* YOUR ASSIGNMENT
Copy verbatim the block of lines in the entries below whose first line contains "United States, site sanjuan_2010_Unit158_Ivan046." and whose last line contains "common name: red deer". Leave out all other lines.

* MATERIAL SUPPLIED
=== Section Start ===
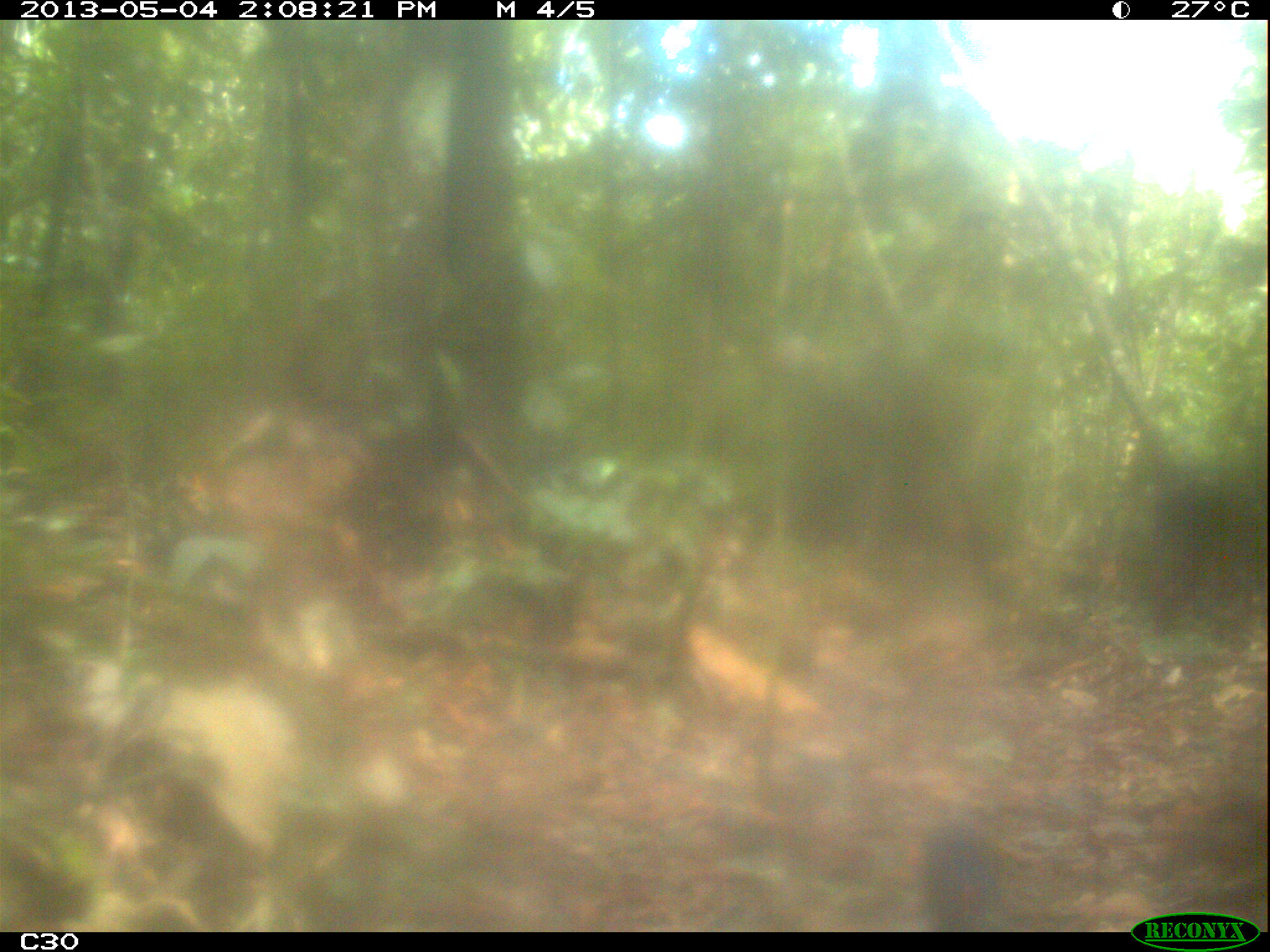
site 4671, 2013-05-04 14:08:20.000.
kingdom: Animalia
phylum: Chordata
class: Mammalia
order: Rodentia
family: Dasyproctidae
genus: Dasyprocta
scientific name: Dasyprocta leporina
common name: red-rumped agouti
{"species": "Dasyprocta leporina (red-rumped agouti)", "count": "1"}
=== Section End ===
=== Section Start ===
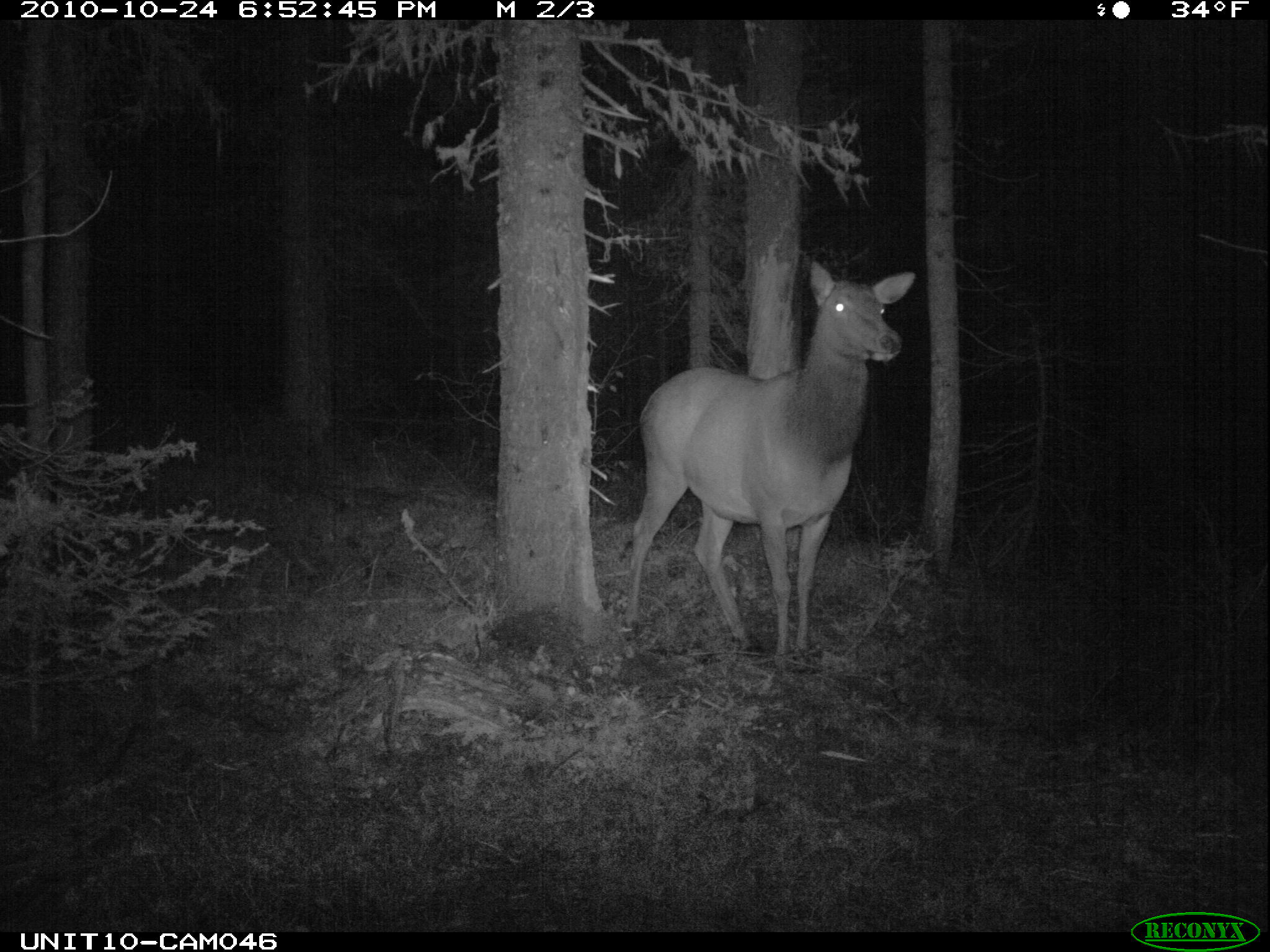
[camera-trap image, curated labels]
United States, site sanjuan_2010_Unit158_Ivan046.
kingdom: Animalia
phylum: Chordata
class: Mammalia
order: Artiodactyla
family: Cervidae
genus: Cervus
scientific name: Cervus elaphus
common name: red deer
=== Section End ===
=== Section Start ===
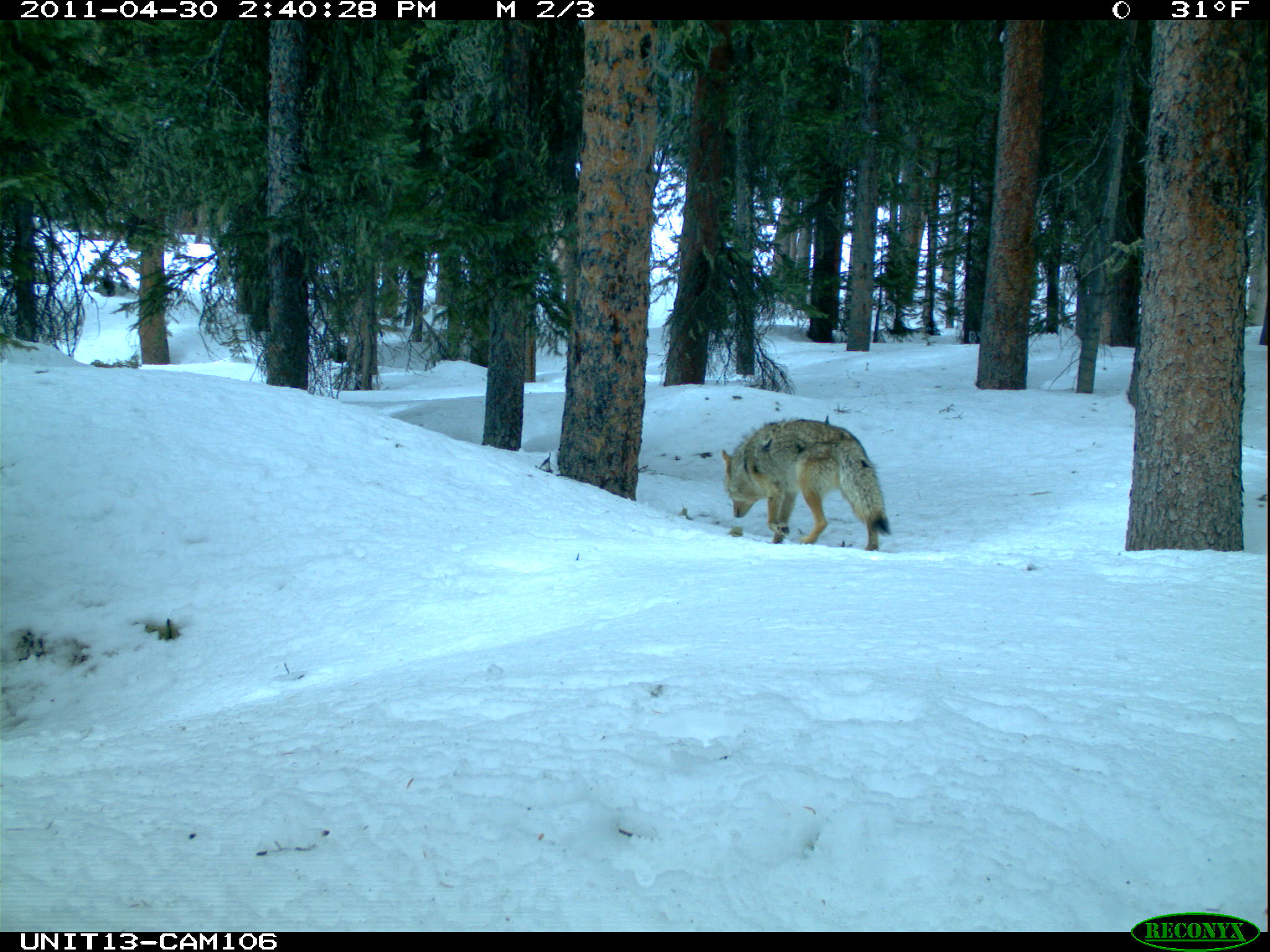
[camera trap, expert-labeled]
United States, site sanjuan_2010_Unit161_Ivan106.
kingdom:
=== Section End ===
* ANSWER BOX
United States, site sanjuan_2010_Unit158_Ivan046.
kingdom: Animalia
phylum: Chordata
class: Mammalia
order: Artiodactyla
family: Cervidae
genus: Cervus
scientific name: Cervus elaphus
common name: red deer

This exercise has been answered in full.